Secukinumab in Psoriatic Arthritis Patients with Axial Disease Save

Like any other systemic rheumatic disease, treating psoriatic arthritis (PsA) remains a challenge. Axial involvement is common and like AS, can have profound effects on the functional capacity and quality of life of those affected.  Results of the MAXIMISE trial show that Secukinumab provided clinical improvement and reduction in inflammatory MRI lesions in patients with psoriatic arthritis and axial disease through week 52. 

This study was a large, phase III, multicentre trial involving 498 psoriatic arthritis patients fulfilling the CASPAR criteria  who had active spinal disease (spinal pain VAS score ≥40/100 and BASDAI-score ≥4) and inadequate response to > 2 NSAIDs. Patients were randomized to either subcutaneous secukinumab (SEC) 300mg, 150mg or placebo weekly for 4 weeks then every 4 weeks thereafter. After week 12, patients on placebo were re-randomized to SEC 300mg or 150mg. The primary endpoint was an ASAS20 response with SEC 300mg at week 12. Additional exploratory assessments were made at week 52 which included ASAS20/40, BASDAI50, spinal pain (VAS) and improvement in Berlin MRI score for the spine and SI joints. 
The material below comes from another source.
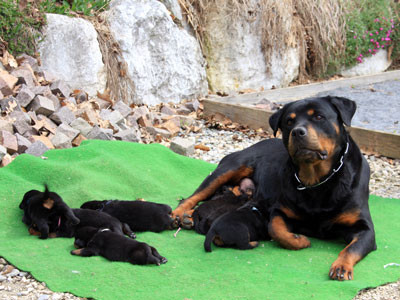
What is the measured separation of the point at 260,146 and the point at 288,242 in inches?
57.1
At week 12, there was a significant (P< 0.0001) improvement in ASAS20/40 responses with SEC 300mg (62.9%/43.6%) and SEC 150mg (66.3%/39.5%) compared to placebo (31.2%/12.2%). In addition, patients who met the following criteria for inflammatory back pain at baseline achieved an ASAS20 response at week 12: ASAS (64.6%), Calin et. al (69.1%) and Berlin (33.6%). 

Investigators have also reported further improvement with SEC 300/150mg in ASAS20/40 response rates as well as sustained reductions in the Berlin MRI scores for the entire spine and SI joints from baseline through 52 weeks.

This trial showed that Secukinumab is effective for axial disease in PsA with significant rapid and sustained improvement in clinical and imaging outcomes. It’s exciting to know this seeing how there is still limited evidence on the use of biologics in a randomized controlled setting for psoriatic arthritis patients with axial manifestations. How will these results impact the current management of axial PsA?  For one thing, it adds weight to further understanding this distinct phenotype of axSpa. I expect that more studies similar to this will start to come out in the future. The MAXIMISE trial (abstract #0505) results was presented during the abstract session on spondyloarthritis treatment on Friday, November 6, 2020 at 3:00PM EST.